REQUIRED ACTION: Reproduce the stretch of the text on anti-anxiety medication use during pregnancy from "Given the limited" through "need for medication.".

PROVIDED TEXT:
Click here to see an updated version of this post.
Given the limited information on the reproductive safety of certain medications, it is common for women to discontinue anti-anxiety medications during pregnancy. However, many women experience worsening of their anxiety symptoms during pregnancy, and it seems that the first trimester may be particularly difficult. Cognitive-behavioral therapy and relaxation techniques may be very useful for treating anxiety symptoms during pregnancy and may reduce the need for medication.
Some women, however, may not be able to remain symptom-free during pregnancy without medication and may instead elect to continue treatment with anti-anxiety medications. When choosing a medication for use during pregnancy, it is important to choose an effective treatment with a good safety profile. We have the most information on the reproductive safety of Prozac (fluoxetine) and the tricyclic antidepressants. These medications are effective for the treatment of anxiety disorders, and research indicates that there is no increase in risk of major congenital malformation in infants exposed to these medications in utero. Nor is there any consistent evidence that these medications are associated with any serious complications during pregnancy. There is also one report on the safety of Celexa (citalopram), indicating no increased risk of major malformation in exposed children. We have less information available on the safety of other serotonin reuptake inhibitors (SSRIs), including paroxetine, sertraline, and fluvoxamine.

Scene geometry reasoning data:
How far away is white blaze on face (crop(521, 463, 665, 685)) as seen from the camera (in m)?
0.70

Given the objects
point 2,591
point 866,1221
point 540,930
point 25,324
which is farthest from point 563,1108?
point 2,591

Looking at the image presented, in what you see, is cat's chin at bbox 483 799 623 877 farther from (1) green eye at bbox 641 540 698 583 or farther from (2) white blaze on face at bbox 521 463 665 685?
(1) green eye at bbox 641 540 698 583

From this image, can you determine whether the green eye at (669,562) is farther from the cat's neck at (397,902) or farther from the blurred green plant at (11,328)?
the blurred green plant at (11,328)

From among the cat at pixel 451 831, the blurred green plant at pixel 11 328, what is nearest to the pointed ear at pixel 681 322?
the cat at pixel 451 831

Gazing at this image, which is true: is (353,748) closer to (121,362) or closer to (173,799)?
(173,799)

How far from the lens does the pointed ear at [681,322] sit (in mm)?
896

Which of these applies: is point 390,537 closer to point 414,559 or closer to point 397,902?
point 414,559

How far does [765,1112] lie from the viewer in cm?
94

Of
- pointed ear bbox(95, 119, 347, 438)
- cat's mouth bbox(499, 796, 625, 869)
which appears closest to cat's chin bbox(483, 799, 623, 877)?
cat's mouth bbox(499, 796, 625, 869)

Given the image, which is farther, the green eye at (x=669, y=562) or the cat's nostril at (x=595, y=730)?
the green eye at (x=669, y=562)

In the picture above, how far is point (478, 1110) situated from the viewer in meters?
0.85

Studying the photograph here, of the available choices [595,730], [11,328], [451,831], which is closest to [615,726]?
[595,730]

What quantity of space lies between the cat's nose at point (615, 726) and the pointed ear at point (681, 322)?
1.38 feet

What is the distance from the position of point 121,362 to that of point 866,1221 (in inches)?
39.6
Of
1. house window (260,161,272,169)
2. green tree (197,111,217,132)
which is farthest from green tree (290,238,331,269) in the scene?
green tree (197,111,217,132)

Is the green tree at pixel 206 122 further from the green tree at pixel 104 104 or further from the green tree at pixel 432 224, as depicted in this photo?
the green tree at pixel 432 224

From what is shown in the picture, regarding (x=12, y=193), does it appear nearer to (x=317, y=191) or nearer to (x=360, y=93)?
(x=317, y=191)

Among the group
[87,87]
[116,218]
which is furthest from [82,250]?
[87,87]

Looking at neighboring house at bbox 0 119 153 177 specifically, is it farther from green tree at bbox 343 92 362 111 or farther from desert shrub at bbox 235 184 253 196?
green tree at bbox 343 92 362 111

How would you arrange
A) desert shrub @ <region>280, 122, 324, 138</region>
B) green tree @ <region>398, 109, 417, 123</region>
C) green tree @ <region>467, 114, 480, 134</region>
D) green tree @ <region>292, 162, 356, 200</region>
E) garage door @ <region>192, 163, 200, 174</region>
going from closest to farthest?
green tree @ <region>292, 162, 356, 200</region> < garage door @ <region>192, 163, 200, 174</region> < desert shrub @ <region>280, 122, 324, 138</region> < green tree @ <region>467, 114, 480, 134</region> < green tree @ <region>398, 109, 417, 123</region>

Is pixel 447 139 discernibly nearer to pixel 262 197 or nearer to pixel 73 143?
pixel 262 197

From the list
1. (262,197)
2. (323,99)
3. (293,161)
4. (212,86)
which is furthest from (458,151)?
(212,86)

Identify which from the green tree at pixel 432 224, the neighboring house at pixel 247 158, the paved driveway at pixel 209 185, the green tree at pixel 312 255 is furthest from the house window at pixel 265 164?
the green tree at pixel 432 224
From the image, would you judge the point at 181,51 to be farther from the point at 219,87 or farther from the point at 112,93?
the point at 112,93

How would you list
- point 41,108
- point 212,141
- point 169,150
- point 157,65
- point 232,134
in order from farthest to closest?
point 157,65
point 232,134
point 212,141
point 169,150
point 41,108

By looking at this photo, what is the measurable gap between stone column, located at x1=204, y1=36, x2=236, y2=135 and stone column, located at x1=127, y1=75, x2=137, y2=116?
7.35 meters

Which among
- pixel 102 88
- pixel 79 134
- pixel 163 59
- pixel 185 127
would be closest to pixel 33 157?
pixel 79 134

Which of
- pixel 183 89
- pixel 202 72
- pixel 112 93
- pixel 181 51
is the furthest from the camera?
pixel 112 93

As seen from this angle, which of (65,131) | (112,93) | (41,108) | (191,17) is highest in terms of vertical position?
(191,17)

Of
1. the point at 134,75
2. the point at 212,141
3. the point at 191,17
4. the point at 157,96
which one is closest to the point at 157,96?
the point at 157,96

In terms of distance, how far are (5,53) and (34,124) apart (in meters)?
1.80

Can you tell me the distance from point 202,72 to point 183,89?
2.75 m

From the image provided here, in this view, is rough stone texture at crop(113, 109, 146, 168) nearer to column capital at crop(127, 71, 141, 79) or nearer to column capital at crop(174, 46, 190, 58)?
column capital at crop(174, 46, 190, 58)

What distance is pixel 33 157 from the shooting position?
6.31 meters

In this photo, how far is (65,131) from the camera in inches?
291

RESULT FOR THIS EXERCISE:
Given the limited information on the reproductive safety of certain medications, it is common for women to discontinue anti-anxiety medications during pregnancy. However, many women experience worsening of their anxiety symptoms during pregnancy, and it seems that the first trimester may be particularly difficult. Cognitive-behavioral therapy and relaxation techniques may be very useful for treating anxiety symptoms during pregnancy and may reduce the need for medication.